EXCERPT TO READ =>
= Listed buildings in Yafforth =

Yafforth is a civil parish in the county of North Yorkshire, England. It contains 13 listed buildings that are recorded in the National Heritage List for England. All the listed buildings are designated at Grade II, the lowest of the three grades, which is applied to "buildings of national importance and special interest". The parish contains the village of Yafforth and the surrounding countryside. Most of the listed buildings are houses, cottages and associated structures, farmhouses and farm buildings, and the others include a bridge, a bell frame and bell, and a church.

DATA PROVIDED =>
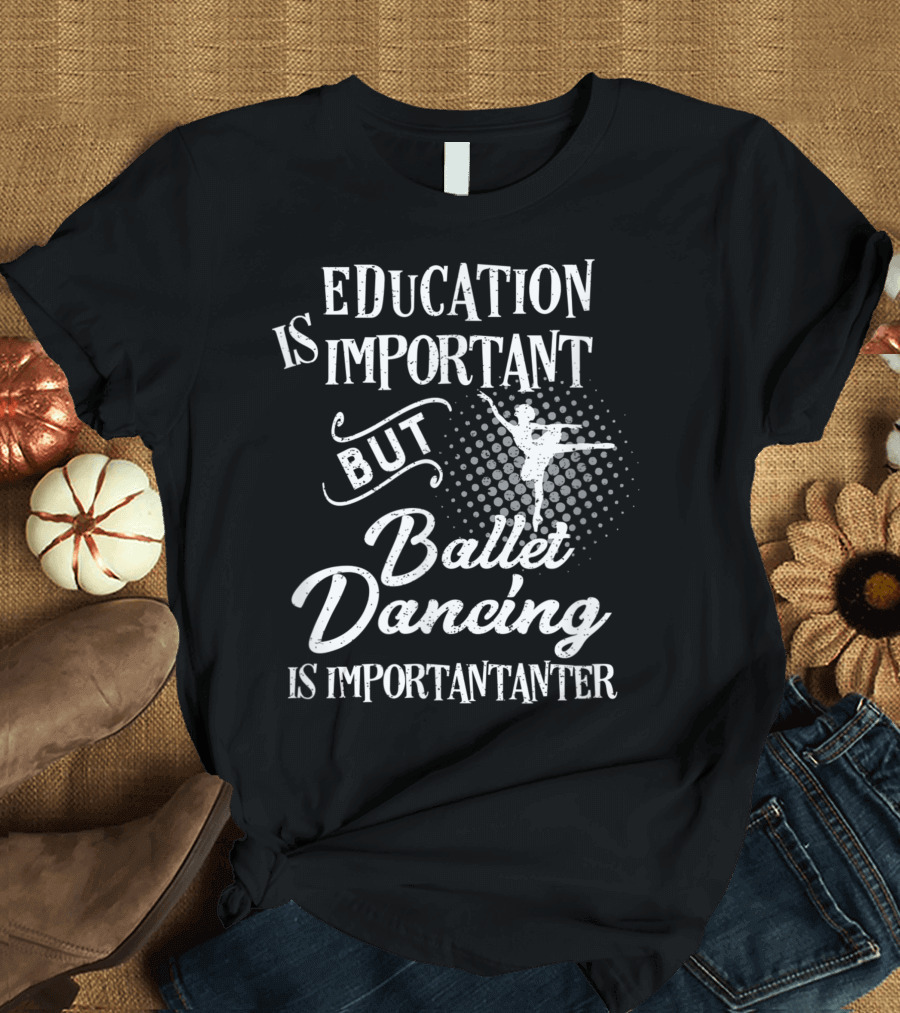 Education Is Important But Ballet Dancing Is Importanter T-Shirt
---
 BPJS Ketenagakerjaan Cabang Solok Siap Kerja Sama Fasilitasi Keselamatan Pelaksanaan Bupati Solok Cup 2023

REQUIRED TASKS =>
1. Answer these questions using the passage on listed buildings in Yafforth:
(a) How many listed buildings does the parish contain?
(b) At what grade are all of these buildings designated?
(c) Which village lies within the parish?
2. Switch "bridge" to "chapel" and write out the passage on listed buildings in Yafforth between "Yafforth is a" and "and a church.", inclusive.
The lines above come from a different source than the passage on listed buildings in Yafforth.

OUTPUTS IN ORDER =>
1.
(a) 13
(b) Grade II
(c) Yafforth

2.
Yafforth is a civil parish in the county of North Yorkshire, England. It contains 13 listed buildings that are recorded in the National Heritage List for England. All the listed buildings are designated at Grade II, the lowest of the three grades, which is applied to "buildings of national importance and special interest". The parish contains the village of Yafforth and the surrounding countryside. Most of the listed buildings are houses, cottages and associated structures, farmhouses and farm buildings, and the others include a chapel, a bell frame and bell, and a church.